I write because:
Her picture lights up my smartphone, We’ve been playing phone tag and finally the time has arrived. Answering, I talk a million miles a minute. Mid sentence, my sister interrupts. She has witnessed a bird hit by a car, flapping and lying in pain. She runs to the rescue. While I am waiting on the return call, I realize how I had begun spilling, not choosing my words correctly and not asking first about her. Like writing, I wished I could push delete and start over.
That moment. I pause in overwhelming inspiration. My heart lives, love conquers, and all the world pauses and applauds the words of Victor Hugo. Just to say the name Les Miserables, inspires my life. The words of the book disappear and I am there in Paris and Fantine is my friend and the Thenardiers have slapped my face. The creation of a life, a story, a place that can impact our lives. I love to write because I love to read.
My daughter is a Renaissance girl. She wants to learn and to know everything. She is a girl of many talents.
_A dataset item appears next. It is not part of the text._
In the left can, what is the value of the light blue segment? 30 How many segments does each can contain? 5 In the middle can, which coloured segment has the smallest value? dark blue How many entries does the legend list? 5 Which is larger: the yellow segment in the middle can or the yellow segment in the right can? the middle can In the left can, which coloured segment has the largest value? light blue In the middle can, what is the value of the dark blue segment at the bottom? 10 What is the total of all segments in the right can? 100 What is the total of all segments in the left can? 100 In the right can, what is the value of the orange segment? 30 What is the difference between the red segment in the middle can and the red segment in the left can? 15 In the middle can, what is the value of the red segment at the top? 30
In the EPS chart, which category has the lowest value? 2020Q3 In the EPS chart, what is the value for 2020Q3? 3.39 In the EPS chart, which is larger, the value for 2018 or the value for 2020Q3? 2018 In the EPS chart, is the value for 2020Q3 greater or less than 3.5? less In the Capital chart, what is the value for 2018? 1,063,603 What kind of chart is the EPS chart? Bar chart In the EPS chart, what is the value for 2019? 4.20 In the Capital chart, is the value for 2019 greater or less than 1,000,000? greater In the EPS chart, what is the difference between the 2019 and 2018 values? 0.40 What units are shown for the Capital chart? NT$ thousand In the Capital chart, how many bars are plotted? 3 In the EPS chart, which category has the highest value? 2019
There are so many things where she is naturally gifted. But then there are so many other things that draw her attention and call out her name to be attended to. Like a child, that she is, she loses her focus and wants to move on. “Madison, God gave you this ability. He made you good at this. So, I believe you should do it.” I do not know if it means a career or a hobby, a full or part time, or temporary endeavor, but I believe that if God gives you a talent, it is a sin not to use it. I am a writer. I sit down and it appears. I write because He gave me the ability.
For years and years I wrote and tossed, wrote and tossed. It was an expression in me that I knew no other way to release. When life got to be too much, when my emotions were numb or charged, when questions of life were too much to endure, writing sat with me. He sat patiently and listened. He hugged me and wiped my tears off my cheeks. He cried. And then he cheered, fists in the air and rejoiced in answers found and God praised. Writing is a companion that has become one of my dearest friends.
Writing is a creation, it mimics the God that created. Writing allows me to start over and start fresh on a new sheet of white paper with a newly sharpened pencil. I write because I need to start over often. I write because I can. I write because I want to. I write because it is part of the definition of who I am. I am a writer, therefore I write.